PROMPT: Copy the forum post about in-sample and out-of-sample testing of a portfolio model word for word, including its numbered list.

TEXT EXCERPT:
________

Hello to everyone and thanks again for your help, i have find this forum really helpful while working on my final dissertation.

However I'm here again because I have loads of doubts regarding the in-sample and out of sample test of my model. I will explain from my point of view and I would like to know from you if I am completely wrong or if there is something true in what i believe. So my setup is:

  1. my dataset is made of daily return of the S&P500 from 1st of January 2016 till the 31st December 2018
  2. I have performed my optimization on the first two years 1st January2016 till 31st December 2017 and found the various optimal weights i.e Global mean variance portfolio, tangency portfolio, and few other constrained portfolios.

________

Saved data entries:

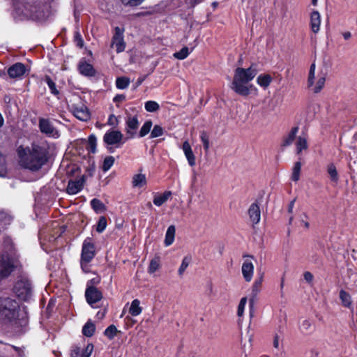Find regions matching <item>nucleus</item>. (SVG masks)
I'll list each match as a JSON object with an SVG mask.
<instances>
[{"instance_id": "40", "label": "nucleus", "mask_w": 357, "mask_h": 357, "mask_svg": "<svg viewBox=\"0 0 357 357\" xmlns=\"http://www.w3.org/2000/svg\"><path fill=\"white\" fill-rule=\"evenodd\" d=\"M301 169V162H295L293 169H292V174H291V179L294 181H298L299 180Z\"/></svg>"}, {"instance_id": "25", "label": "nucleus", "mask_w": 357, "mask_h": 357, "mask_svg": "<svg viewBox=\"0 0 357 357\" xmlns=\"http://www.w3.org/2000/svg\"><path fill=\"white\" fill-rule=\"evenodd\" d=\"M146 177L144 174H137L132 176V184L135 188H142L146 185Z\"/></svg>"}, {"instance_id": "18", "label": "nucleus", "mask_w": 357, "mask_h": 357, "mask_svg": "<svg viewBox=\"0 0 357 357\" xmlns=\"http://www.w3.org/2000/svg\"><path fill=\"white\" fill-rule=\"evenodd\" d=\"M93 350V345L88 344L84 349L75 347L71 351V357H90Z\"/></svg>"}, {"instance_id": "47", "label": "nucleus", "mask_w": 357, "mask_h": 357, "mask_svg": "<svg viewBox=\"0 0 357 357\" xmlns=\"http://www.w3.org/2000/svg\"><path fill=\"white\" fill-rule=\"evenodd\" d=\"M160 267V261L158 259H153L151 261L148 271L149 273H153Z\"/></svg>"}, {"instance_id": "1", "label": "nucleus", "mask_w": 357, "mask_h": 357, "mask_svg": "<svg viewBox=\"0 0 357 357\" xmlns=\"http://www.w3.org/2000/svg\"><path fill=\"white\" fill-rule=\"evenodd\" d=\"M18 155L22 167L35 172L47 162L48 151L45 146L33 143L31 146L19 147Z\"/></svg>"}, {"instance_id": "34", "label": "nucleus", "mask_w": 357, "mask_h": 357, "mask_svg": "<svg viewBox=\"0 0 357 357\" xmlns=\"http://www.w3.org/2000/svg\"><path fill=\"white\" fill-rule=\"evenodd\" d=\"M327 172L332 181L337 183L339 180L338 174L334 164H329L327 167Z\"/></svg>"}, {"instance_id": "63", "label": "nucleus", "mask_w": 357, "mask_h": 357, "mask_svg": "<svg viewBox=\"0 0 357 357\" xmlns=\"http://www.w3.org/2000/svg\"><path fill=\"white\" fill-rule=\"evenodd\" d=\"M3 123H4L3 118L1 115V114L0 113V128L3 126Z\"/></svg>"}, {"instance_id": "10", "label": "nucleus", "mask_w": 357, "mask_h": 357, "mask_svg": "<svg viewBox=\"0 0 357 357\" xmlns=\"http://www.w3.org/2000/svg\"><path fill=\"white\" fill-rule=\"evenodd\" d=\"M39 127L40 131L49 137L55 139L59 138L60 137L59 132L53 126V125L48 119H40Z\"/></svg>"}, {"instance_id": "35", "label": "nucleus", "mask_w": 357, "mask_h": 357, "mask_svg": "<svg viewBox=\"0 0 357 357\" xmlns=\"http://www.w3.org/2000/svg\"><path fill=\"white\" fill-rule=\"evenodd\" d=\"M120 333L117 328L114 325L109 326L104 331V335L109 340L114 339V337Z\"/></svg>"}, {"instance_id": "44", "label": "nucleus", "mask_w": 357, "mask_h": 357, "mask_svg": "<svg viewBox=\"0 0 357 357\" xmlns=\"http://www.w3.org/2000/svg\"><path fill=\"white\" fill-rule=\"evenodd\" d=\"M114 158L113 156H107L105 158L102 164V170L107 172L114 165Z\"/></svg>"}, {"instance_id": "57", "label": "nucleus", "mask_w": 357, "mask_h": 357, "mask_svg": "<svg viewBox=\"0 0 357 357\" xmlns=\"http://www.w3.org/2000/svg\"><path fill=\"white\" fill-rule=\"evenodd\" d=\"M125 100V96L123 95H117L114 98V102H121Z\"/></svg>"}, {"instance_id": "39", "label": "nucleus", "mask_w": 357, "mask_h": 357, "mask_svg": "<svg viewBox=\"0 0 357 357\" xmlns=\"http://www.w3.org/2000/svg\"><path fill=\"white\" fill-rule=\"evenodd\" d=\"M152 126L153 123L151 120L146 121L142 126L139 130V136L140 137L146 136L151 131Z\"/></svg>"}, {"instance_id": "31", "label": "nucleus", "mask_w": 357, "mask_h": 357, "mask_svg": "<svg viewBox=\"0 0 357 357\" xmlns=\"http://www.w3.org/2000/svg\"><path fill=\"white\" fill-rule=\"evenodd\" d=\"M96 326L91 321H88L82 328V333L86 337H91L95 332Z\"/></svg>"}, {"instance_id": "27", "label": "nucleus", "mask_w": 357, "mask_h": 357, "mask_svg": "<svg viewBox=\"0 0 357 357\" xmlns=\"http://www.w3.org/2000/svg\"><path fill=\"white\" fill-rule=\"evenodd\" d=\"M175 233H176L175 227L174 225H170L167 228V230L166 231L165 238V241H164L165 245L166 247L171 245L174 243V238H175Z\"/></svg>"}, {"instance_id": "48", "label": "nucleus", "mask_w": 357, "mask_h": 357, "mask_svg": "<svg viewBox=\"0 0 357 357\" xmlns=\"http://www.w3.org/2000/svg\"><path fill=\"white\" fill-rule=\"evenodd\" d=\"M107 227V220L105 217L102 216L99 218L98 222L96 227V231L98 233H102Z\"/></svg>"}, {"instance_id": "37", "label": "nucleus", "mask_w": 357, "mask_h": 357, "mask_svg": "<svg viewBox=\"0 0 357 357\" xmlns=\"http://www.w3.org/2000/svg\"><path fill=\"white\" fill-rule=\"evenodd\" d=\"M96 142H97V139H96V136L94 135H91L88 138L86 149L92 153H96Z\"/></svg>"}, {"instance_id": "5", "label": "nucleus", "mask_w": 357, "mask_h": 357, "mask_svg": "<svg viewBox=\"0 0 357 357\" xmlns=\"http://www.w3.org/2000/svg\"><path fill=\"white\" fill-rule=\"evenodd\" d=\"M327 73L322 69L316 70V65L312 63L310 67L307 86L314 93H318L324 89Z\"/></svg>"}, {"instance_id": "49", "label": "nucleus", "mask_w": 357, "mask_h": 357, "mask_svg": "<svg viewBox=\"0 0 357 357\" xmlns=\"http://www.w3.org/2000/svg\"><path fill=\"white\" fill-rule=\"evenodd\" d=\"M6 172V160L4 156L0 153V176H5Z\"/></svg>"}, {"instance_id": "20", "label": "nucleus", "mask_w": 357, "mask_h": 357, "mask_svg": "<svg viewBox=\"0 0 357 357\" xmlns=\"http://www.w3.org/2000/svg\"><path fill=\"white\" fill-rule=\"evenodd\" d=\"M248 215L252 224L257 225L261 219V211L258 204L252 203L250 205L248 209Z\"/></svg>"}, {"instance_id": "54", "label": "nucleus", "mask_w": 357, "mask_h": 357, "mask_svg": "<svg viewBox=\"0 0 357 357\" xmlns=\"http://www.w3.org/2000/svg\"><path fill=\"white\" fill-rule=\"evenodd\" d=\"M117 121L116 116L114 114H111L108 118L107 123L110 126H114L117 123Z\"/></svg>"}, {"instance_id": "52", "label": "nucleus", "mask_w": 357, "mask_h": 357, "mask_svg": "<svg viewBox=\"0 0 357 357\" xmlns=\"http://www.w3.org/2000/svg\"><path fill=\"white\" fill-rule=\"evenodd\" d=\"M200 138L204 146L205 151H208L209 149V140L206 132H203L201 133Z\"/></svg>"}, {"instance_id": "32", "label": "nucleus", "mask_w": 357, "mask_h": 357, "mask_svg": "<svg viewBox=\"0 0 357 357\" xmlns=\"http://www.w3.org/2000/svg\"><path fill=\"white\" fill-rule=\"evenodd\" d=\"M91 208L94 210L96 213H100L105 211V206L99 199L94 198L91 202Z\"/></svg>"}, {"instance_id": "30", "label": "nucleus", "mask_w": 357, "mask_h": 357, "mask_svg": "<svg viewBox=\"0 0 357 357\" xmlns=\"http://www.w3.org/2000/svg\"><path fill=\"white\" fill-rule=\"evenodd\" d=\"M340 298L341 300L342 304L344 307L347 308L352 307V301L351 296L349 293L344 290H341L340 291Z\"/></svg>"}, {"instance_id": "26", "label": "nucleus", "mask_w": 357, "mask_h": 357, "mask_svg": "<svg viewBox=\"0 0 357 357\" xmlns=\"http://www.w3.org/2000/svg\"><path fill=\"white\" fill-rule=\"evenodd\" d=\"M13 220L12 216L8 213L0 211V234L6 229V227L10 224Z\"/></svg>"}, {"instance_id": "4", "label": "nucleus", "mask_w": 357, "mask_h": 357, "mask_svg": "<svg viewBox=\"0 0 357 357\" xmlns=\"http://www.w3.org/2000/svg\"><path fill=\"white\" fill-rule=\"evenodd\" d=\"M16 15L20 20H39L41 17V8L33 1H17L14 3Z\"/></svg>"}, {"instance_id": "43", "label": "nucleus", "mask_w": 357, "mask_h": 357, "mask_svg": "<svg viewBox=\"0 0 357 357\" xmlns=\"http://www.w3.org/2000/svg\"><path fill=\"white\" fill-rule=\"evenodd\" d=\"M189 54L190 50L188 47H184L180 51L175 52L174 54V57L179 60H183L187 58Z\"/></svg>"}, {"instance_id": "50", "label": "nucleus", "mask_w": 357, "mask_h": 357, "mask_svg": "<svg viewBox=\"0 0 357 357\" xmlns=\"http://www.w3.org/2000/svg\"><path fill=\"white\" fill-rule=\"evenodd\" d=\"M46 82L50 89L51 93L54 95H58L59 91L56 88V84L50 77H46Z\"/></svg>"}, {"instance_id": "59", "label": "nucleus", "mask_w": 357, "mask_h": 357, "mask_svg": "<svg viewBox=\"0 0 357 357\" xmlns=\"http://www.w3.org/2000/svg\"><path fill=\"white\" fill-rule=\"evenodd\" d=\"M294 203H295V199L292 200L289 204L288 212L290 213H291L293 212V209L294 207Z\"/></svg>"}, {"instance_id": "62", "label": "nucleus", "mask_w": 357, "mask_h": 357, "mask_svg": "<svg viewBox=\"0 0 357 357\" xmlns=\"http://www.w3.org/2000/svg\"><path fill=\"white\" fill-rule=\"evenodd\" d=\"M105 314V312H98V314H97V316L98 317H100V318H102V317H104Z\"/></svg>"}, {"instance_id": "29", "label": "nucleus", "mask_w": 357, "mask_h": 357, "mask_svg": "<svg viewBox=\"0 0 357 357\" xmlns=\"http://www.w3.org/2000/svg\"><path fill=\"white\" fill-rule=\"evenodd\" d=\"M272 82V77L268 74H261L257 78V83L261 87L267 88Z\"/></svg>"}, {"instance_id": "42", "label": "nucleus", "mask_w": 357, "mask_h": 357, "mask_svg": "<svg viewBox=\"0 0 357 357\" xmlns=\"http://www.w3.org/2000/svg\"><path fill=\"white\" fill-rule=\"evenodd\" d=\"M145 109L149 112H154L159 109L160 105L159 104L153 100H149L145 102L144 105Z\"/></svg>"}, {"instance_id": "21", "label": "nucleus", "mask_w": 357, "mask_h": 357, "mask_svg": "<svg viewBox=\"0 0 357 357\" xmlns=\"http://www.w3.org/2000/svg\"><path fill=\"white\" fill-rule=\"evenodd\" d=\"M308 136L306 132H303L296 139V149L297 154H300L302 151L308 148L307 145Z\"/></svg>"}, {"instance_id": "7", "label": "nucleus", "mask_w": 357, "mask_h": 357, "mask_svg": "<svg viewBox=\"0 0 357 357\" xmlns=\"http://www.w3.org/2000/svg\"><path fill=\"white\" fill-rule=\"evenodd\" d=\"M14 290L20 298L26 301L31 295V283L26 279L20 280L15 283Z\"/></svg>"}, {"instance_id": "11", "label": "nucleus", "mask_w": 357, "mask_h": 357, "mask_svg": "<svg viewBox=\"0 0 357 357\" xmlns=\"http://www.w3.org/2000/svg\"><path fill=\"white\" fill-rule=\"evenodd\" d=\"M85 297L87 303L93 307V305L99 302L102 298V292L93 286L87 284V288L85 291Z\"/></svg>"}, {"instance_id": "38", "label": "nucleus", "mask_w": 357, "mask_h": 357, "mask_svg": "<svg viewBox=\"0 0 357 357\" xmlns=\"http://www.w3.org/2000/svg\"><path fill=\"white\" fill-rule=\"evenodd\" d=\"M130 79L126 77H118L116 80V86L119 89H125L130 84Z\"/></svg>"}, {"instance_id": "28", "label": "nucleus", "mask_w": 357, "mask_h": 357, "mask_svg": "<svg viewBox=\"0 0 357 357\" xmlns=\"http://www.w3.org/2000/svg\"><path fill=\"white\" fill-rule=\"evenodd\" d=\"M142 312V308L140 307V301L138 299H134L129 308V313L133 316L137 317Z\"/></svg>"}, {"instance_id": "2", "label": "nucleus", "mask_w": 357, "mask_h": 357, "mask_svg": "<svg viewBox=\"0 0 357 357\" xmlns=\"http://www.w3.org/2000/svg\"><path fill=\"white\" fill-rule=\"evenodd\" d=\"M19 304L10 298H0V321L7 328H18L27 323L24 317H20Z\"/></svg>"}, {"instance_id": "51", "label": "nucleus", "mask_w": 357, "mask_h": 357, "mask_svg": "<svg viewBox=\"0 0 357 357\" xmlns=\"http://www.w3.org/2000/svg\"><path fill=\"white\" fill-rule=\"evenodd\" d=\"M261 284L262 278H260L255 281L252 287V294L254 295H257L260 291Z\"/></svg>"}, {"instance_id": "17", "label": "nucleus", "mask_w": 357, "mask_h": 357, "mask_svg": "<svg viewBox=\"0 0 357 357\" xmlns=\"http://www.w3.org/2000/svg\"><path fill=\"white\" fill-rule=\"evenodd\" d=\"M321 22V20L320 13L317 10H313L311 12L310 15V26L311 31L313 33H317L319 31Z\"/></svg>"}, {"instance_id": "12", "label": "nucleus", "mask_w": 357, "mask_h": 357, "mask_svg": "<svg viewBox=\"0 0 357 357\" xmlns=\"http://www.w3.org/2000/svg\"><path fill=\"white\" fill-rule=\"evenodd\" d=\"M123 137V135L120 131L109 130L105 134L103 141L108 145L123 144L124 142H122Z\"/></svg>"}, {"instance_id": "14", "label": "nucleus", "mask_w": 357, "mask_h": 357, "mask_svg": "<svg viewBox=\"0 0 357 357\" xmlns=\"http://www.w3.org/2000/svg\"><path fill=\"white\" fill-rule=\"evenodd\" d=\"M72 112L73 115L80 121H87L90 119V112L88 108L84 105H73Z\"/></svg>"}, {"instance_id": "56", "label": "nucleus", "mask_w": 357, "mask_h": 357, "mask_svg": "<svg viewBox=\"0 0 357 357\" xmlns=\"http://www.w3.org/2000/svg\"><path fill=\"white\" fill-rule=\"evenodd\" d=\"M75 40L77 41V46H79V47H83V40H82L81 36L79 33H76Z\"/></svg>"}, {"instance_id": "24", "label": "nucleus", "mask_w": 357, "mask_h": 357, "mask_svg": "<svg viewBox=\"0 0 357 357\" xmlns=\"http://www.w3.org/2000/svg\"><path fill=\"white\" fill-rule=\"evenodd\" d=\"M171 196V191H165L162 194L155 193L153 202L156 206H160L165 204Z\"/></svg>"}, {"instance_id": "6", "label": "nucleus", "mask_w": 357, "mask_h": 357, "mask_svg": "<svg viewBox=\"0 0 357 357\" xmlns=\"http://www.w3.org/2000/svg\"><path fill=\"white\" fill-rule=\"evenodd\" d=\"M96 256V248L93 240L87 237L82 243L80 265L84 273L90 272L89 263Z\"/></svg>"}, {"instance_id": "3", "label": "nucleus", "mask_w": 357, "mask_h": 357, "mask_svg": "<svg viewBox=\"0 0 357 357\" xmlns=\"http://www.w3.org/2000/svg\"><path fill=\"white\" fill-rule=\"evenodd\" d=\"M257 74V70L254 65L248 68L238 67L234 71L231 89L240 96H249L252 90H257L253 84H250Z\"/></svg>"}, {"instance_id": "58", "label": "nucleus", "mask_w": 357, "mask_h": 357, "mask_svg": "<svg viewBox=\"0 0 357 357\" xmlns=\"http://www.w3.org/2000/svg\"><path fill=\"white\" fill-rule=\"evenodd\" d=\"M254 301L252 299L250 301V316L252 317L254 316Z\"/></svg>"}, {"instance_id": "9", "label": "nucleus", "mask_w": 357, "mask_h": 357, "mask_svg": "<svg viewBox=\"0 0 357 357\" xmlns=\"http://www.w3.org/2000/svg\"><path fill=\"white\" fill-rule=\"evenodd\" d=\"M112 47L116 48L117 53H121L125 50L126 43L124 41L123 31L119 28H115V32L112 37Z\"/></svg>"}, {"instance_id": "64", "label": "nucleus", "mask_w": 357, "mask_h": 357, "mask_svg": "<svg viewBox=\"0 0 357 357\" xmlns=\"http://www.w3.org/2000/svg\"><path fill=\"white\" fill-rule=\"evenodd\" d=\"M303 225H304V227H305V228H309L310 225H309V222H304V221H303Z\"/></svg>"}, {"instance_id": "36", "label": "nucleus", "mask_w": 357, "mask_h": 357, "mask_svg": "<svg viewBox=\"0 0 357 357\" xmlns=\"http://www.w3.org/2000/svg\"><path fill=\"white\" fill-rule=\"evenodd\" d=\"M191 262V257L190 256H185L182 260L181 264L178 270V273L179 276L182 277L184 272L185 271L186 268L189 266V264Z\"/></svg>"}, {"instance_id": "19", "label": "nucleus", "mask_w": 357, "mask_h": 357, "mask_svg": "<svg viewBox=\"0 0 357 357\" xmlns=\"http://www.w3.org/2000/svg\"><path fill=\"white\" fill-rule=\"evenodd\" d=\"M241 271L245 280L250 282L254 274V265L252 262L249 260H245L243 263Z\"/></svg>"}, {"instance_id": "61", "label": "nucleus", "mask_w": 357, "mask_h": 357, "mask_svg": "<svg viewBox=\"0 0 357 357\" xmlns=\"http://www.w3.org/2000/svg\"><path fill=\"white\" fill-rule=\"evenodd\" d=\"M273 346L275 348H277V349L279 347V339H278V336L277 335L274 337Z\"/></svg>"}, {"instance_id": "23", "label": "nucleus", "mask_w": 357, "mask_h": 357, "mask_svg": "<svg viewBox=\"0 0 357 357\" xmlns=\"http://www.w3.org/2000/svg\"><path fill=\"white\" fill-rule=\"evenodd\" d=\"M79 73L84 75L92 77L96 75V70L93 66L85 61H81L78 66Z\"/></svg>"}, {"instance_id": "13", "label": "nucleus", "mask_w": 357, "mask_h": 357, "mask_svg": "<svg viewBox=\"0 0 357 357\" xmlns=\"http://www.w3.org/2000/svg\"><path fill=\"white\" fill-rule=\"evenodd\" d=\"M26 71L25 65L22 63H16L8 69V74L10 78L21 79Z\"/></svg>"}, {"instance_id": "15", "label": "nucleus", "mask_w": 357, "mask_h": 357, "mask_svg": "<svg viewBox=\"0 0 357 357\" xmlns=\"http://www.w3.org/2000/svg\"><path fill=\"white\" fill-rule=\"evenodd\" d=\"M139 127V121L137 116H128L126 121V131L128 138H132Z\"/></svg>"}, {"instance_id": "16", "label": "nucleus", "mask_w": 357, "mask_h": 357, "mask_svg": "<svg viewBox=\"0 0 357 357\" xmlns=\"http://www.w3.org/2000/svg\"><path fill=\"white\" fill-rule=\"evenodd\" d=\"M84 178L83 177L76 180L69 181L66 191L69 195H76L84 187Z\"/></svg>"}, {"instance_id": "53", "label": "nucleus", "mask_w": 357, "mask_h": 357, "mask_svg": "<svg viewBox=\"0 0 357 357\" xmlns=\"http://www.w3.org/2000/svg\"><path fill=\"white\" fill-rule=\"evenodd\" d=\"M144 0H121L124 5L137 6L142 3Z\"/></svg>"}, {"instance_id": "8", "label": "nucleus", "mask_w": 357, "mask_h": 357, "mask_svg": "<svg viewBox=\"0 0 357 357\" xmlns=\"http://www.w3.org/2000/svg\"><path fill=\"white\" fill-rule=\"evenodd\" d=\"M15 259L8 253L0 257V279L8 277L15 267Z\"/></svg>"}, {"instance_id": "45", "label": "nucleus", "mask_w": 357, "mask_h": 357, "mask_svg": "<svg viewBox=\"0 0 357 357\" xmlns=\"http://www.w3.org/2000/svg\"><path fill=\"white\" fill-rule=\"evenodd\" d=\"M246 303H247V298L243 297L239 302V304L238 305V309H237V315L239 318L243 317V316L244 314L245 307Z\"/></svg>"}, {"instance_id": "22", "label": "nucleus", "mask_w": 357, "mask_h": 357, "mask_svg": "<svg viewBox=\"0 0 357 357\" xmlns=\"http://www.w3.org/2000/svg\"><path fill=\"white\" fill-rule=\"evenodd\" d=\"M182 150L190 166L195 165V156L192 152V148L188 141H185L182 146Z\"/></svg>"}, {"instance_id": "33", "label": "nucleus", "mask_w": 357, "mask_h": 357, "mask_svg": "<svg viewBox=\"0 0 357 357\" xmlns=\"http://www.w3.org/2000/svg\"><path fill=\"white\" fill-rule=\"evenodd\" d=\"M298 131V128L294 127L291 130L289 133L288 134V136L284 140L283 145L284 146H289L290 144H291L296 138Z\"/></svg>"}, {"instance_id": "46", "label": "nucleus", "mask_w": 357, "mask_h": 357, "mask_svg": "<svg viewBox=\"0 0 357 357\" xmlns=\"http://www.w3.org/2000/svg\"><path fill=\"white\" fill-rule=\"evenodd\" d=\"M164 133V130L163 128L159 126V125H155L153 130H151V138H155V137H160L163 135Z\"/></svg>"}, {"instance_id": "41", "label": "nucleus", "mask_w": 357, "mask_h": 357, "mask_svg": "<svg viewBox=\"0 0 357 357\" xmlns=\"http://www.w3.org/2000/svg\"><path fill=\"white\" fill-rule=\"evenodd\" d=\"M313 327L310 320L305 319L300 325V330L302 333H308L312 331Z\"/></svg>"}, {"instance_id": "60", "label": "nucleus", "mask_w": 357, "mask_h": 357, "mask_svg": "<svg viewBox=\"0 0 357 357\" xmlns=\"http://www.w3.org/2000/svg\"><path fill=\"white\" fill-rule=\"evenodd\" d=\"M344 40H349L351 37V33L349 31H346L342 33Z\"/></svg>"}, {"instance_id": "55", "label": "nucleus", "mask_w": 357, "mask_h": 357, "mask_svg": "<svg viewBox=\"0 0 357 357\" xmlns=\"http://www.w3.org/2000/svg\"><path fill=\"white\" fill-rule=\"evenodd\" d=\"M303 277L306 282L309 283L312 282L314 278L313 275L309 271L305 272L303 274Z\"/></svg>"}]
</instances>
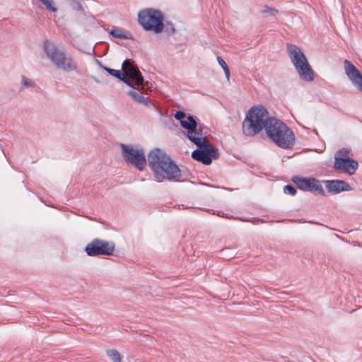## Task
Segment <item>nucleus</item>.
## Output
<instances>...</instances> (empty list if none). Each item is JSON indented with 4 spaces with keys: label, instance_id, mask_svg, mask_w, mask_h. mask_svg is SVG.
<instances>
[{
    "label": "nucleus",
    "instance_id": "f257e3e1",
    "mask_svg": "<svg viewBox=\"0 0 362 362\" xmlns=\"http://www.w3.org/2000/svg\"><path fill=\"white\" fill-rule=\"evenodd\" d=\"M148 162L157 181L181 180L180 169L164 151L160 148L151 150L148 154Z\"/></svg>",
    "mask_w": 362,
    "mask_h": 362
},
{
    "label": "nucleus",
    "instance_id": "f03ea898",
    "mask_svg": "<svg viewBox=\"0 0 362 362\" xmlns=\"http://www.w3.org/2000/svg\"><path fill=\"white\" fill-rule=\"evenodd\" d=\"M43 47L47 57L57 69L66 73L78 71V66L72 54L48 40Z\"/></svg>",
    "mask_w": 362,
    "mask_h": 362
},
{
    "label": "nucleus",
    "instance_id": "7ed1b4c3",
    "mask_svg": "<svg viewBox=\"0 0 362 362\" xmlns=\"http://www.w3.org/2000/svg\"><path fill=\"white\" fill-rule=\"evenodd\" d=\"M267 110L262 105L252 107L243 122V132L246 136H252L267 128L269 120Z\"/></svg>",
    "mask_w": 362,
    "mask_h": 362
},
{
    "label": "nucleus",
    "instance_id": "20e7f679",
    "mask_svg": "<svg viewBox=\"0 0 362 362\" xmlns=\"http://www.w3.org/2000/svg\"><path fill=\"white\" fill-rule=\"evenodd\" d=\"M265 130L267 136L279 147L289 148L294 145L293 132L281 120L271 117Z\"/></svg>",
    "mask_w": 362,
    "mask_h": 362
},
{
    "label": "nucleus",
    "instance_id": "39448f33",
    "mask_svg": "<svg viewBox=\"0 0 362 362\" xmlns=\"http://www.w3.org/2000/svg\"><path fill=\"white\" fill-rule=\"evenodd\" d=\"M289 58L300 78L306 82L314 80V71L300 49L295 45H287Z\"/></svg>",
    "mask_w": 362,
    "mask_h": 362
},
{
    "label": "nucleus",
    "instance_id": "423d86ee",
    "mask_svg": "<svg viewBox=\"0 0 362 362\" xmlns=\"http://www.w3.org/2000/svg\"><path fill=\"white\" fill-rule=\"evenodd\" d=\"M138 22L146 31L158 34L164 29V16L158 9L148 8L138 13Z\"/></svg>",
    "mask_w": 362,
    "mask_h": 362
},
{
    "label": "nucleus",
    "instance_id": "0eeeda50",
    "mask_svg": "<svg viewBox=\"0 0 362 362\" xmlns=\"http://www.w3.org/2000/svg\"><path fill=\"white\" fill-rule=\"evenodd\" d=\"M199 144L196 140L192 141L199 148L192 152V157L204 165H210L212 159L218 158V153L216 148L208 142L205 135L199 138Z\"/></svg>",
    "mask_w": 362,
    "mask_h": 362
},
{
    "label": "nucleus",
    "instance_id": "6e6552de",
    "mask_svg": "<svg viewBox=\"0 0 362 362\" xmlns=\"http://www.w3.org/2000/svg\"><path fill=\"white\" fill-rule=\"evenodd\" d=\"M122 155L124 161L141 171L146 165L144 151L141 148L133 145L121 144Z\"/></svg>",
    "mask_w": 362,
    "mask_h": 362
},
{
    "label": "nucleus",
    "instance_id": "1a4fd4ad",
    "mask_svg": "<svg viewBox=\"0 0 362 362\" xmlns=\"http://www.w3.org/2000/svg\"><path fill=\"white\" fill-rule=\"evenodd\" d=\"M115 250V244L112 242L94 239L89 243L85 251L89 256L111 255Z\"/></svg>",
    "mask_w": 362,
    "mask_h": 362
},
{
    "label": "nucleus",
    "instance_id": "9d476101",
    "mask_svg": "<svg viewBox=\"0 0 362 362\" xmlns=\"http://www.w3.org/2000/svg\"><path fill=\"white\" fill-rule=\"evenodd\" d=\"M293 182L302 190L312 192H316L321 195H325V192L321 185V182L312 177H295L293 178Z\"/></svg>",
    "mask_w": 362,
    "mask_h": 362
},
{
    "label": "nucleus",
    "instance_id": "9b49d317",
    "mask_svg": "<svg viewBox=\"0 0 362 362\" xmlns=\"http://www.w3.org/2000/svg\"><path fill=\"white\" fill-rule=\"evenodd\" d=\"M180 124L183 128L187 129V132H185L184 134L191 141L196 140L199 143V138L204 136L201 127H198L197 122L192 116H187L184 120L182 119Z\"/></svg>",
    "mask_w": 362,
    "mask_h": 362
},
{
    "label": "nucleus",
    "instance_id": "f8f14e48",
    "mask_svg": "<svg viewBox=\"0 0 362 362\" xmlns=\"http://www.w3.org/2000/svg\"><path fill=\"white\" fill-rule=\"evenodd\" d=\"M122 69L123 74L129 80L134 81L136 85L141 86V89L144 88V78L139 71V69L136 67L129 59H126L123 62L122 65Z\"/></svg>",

________

SOLUTION FOR THIS PROBLEM:
Hello to everyone and thanks again for your help, i have find this forum really helpful while working on my final dissertation.

However I'm here again because I have loads of doubts regarding the in-sample and out of sample test of my model. I will explain from my point of view and I would like to know from you if I am completely wrong or if there is something true in what i believe. So my setup is:

  1. my dataset is made of daily return of the S&P500 from 1st of January 2016 till the 31st December 2018
  2. I have performed my optimization on the first two years 1st January2016 till 31st December 2017 and found the various optimal weights i.e Global mean variance portfolio, tangency portfolio, and few other constrained portfolios.